Erschienen: 02.08.2007, 15:30 Uhr, Quelle: Pressetext, Autor: Patrick von Brunn

Die weltweiten Preise bei 17 Zoll-LCD-Monitor-Panel bleiben ungebrochen hoch und werden sich laut aktuellen Prognosen von Branchenkennern noch bis in das vierte Quartal des laufenden Geschäftsjahres weiter zuspitzen. Dafür ausschlaggebend sind unter anderen firmenstrategische Entscheidungen des taiwanesischen LCD-Panel-Zuliefergiganten Chunghwa Picture Tubes, da dieser für das dritte Quartal 2007 anstrebt, seinen Lieferumfang in diesem Segment drastisch zu reduzieren.

Im Detail plant das global, für eine Vielzahl von LCD-Monitor-Herstellern bedeutende Unternehmen neben der Reduktion im 17 Zoll-Bereich, Steigerungen für 20-W- und 22-W-LCD-Monitor-Panel vorzunehmen, berichtet das asiatische Branchenportal Digitimes unter Berufung auf informierte Unternehmenskreise. So strebt CPT noch bis Ende des dritten Quartals an, die monatliche Ausfuhr und damit Produktion im 17 Zoll-LCD-Panel-Segment um 700.000 Panels herunterzufahren, weiß der CPT-Marketingsprecher Brian Lee. Zudem sieht der Konzern derzeit einen 30-prozentigen Engpass bei seinen 22 Zoll-Widescreen-LCD-Monitoren.

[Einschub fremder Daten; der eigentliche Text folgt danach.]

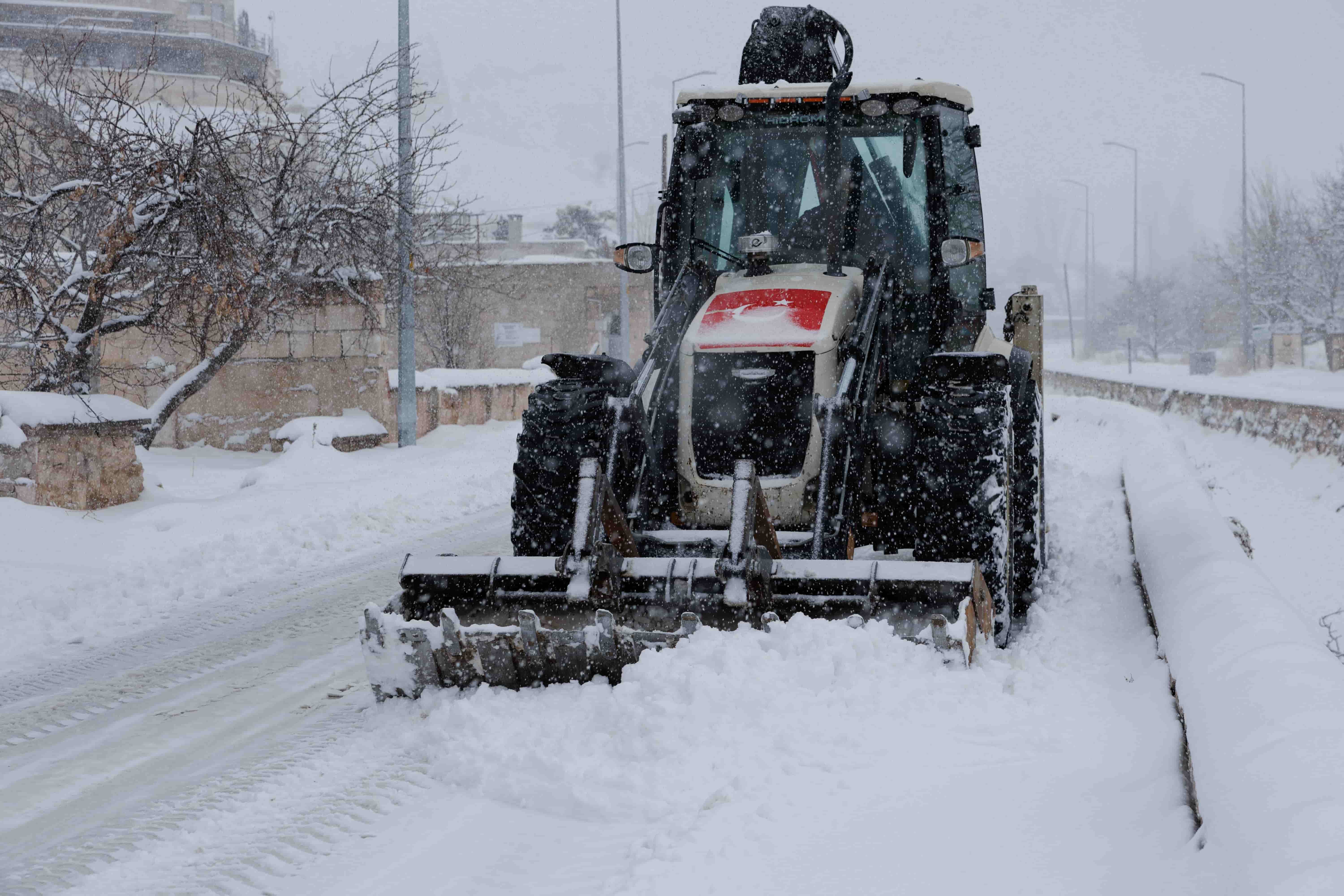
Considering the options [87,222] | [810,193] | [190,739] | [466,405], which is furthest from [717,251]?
[466,405]

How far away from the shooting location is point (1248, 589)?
18.8 feet

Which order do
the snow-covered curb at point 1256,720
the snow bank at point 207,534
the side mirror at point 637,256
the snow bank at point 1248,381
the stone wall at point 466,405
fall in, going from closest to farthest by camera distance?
the snow-covered curb at point 1256,720, the side mirror at point 637,256, the snow bank at point 207,534, the snow bank at point 1248,381, the stone wall at point 466,405

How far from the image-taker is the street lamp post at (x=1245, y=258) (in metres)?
37.7

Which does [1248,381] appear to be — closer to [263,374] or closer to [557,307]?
[557,307]

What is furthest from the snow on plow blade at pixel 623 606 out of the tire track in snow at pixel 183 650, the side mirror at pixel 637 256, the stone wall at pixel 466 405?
the stone wall at pixel 466 405

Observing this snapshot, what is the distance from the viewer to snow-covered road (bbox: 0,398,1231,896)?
360 cm

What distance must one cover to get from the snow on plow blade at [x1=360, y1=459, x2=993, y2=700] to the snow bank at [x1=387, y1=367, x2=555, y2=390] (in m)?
13.6

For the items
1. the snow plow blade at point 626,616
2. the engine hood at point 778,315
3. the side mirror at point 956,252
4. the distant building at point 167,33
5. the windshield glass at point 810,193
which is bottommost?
the snow plow blade at point 626,616

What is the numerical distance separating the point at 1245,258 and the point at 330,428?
31976 mm

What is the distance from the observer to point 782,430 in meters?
5.99

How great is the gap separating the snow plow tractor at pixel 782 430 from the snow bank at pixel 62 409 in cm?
602

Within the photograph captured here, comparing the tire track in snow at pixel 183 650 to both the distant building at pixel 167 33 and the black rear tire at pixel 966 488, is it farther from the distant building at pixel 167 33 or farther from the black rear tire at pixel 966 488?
the distant building at pixel 167 33

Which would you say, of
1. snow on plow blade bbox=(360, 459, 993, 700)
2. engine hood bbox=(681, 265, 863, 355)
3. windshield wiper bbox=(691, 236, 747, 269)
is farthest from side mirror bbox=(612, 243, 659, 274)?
snow on plow blade bbox=(360, 459, 993, 700)

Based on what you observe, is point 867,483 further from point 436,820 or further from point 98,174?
point 98,174
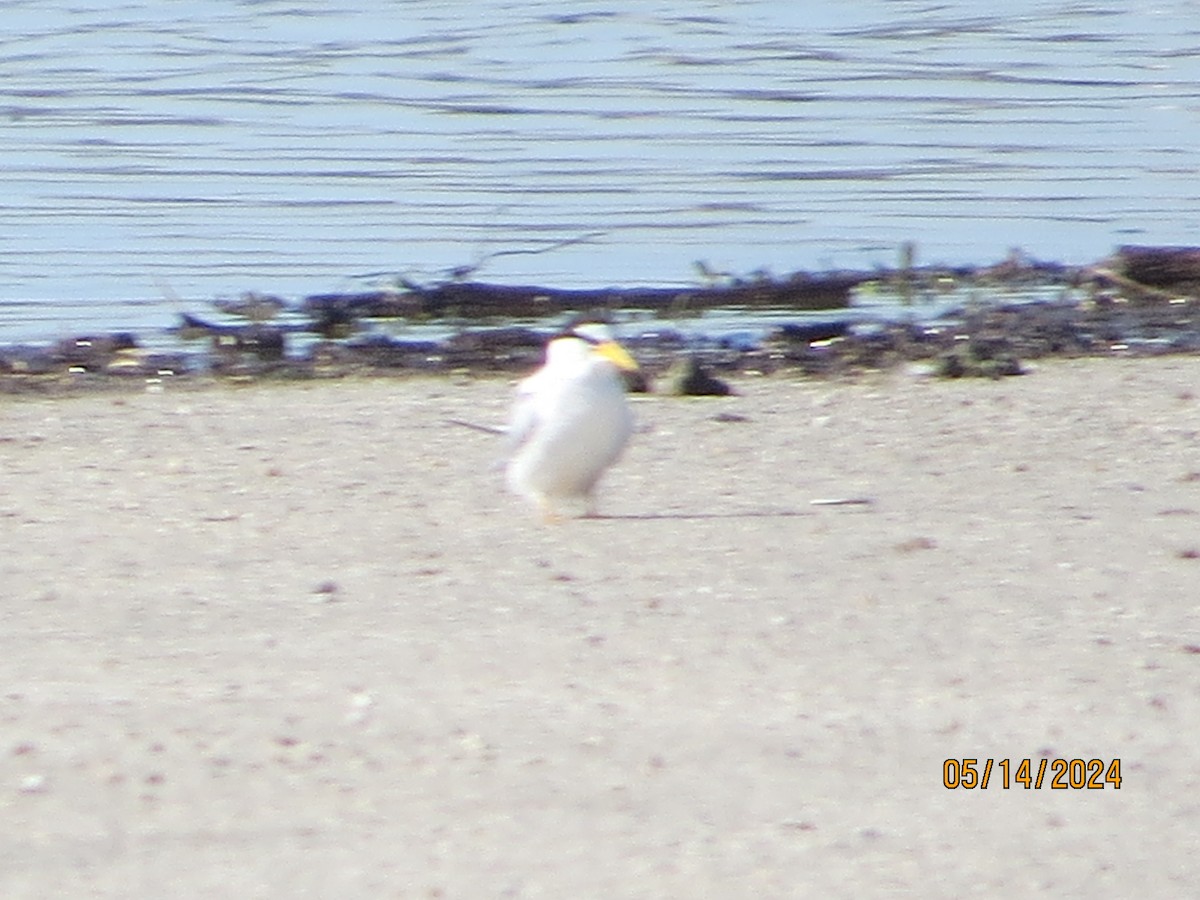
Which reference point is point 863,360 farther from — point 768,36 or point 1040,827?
point 768,36

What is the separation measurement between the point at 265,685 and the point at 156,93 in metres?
17.0

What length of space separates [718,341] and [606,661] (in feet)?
20.6

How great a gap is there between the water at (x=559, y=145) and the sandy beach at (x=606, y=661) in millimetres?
4728

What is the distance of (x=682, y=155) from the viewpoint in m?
19.0

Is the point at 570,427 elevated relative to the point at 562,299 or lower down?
elevated

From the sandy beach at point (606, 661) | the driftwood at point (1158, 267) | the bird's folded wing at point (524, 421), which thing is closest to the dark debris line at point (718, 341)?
the driftwood at point (1158, 267)

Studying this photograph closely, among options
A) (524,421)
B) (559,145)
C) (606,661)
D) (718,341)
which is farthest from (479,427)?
(559,145)

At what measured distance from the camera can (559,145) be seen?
63.9 ft

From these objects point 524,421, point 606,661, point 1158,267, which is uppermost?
point 524,421

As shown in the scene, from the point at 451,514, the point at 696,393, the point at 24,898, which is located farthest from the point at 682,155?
the point at 24,898

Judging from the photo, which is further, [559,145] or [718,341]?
[559,145]

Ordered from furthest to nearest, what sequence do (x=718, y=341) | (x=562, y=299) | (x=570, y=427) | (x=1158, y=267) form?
(x=1158, y=267), (x=562, y=299), (x=718, y=341), (x=570, y=427)
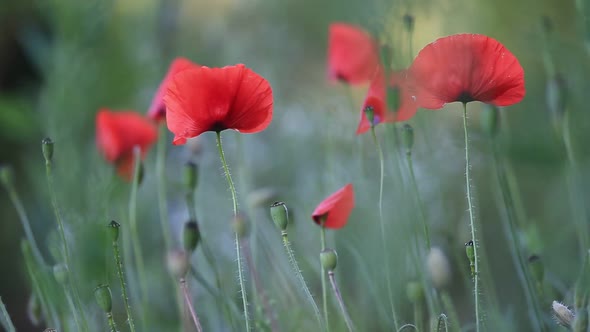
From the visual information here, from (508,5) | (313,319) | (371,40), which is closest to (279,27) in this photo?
(508,5)

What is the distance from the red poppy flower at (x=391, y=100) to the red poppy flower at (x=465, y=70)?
0.03 meters

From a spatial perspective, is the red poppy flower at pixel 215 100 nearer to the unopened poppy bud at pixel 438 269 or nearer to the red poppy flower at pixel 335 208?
the red poppy flower at pixel 335 208

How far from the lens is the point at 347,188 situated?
72 cm

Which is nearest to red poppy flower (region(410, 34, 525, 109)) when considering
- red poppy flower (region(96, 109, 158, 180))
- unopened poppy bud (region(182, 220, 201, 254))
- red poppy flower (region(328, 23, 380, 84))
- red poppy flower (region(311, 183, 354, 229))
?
red poppy flower (region(311, 183, 354, 229))

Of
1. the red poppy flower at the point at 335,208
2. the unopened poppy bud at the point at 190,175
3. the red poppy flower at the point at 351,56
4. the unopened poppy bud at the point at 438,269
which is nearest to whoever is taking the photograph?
the unopened poppy bud at the point at 438,269

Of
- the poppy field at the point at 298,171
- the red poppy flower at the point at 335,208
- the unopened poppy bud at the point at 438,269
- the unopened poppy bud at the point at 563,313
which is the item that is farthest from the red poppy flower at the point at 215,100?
the unopened poppy bud at the point at 563,313

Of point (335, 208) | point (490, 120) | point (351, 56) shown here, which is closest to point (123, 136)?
point (351, 56)

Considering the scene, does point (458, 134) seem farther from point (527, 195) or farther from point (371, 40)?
point (371, 40)

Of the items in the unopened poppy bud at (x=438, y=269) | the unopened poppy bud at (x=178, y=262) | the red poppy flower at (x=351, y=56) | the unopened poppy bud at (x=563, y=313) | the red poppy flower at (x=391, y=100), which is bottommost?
the unopened poppy bud at (x=563, y=313)

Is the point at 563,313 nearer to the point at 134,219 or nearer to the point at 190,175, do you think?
the point at 190,175

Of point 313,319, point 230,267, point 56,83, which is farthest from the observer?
point 56,83

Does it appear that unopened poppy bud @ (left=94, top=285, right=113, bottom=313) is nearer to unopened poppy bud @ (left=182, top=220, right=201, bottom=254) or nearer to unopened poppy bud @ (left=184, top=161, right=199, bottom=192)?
unopened poppy bud @ (left=182, top=220, right=201, bottom=254)

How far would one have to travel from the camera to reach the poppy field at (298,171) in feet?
2.27

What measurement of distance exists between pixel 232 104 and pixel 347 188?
14 centimetres
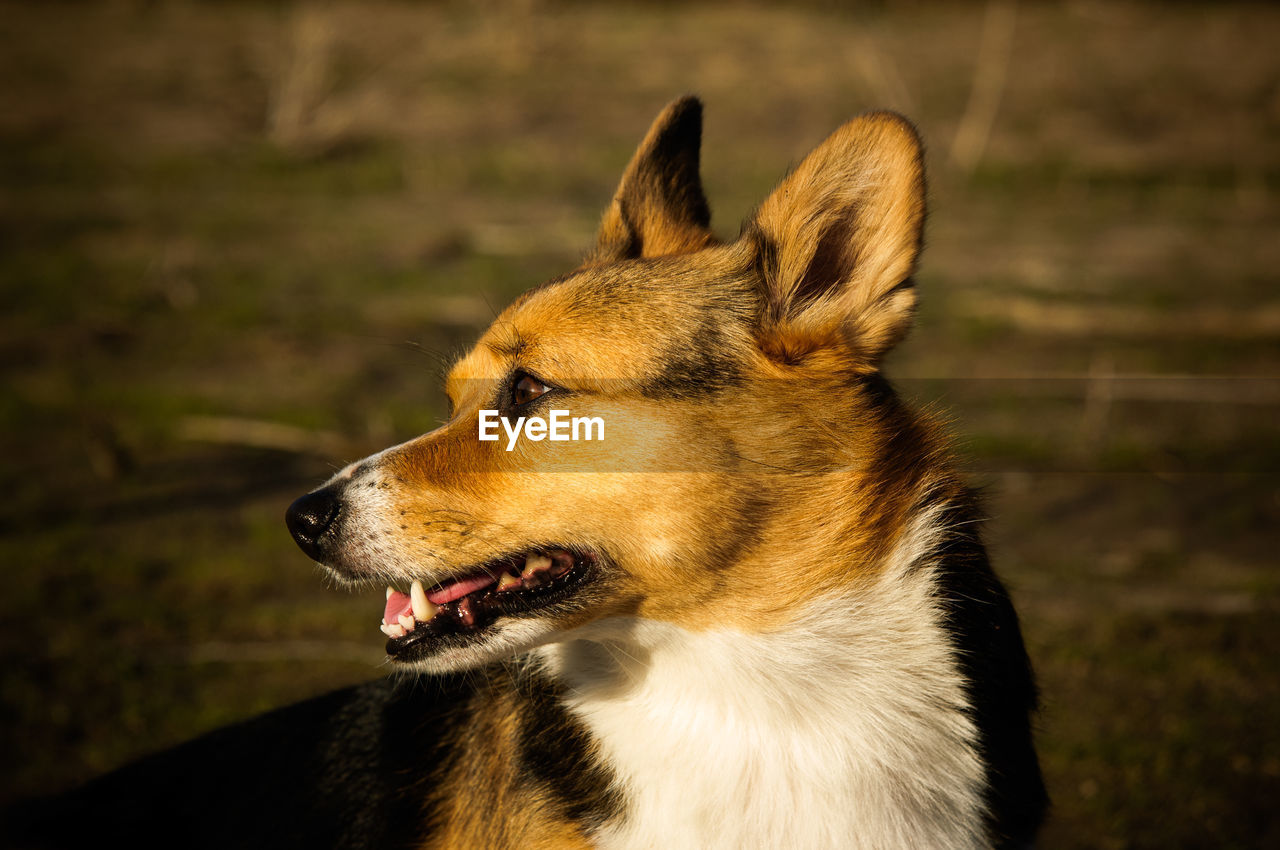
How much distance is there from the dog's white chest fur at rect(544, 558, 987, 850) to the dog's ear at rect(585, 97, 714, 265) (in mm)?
1550

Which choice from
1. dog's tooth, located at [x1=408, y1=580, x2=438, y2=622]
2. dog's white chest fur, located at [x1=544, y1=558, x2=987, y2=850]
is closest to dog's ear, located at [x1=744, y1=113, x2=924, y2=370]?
dog's white chest fur, located at [x1=544, y1=558, x2=987, y2=850]

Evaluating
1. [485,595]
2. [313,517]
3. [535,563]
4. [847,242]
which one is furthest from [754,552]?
[313,517]

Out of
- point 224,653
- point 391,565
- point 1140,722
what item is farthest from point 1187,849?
point 224,653

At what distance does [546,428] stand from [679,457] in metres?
0.41

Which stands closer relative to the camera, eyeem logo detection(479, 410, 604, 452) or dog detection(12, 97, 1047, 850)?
dog detection(12, 97, 1047, 850)

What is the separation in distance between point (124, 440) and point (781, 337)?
749cm

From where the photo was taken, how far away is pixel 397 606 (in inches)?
129

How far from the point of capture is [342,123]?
57.2ft

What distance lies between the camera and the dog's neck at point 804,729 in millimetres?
2939

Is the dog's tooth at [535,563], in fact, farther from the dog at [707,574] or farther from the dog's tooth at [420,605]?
the dog's tooth at [420,605]

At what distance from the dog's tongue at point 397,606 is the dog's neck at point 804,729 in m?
0.54

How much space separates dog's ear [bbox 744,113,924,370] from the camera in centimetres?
306

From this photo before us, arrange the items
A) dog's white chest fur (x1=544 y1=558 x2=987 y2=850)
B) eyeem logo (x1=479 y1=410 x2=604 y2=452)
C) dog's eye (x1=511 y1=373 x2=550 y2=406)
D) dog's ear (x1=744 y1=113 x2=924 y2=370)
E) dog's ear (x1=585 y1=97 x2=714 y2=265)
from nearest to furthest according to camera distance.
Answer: dog's white chest fur (x1=544 y1=558 x2=987 y2=850) < dog's ear (x1=744 y1=113 x2=924 y2=370) < eyeem logo (x1=479 y1=410 x2=604 y2=452) < dog's eye (x1=511 y1=373 x2=550 y2=406) < dog's ear (x1=585 y1=97 x2=714 y2=265)

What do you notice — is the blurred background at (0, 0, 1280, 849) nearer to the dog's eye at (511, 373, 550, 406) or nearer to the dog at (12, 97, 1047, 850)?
the dog at (12, 97, 1047, 850)
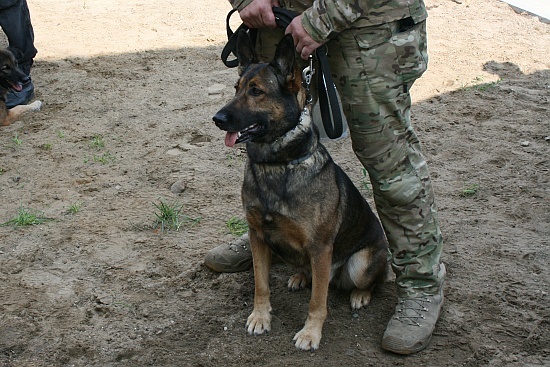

Mit der in letzter Zeit gestiegenen Nachfrage nach Widescreen-LCD-Monitoren gegenüber den bislang stark nachgefragten Standardformaten verlagern die führenden Panel-Hersteller sukzessive ihre Kapazitäten in das Breitbildsegment. Experten rechnen damit, dass die Preise für die Verbraucher bis Ende des Jahres erheblich ansteigen könnten, sofern CPT tatsächlich die Auslieferungen wie angekündigt im 17 Zoll-Segment reduziert. Der durchschnittliche Verkaufspreis für 17 Zoll-LCD-Monitor-Panel stieg in der zweiten Julihälfte dieses Jahres um 22 Prozent.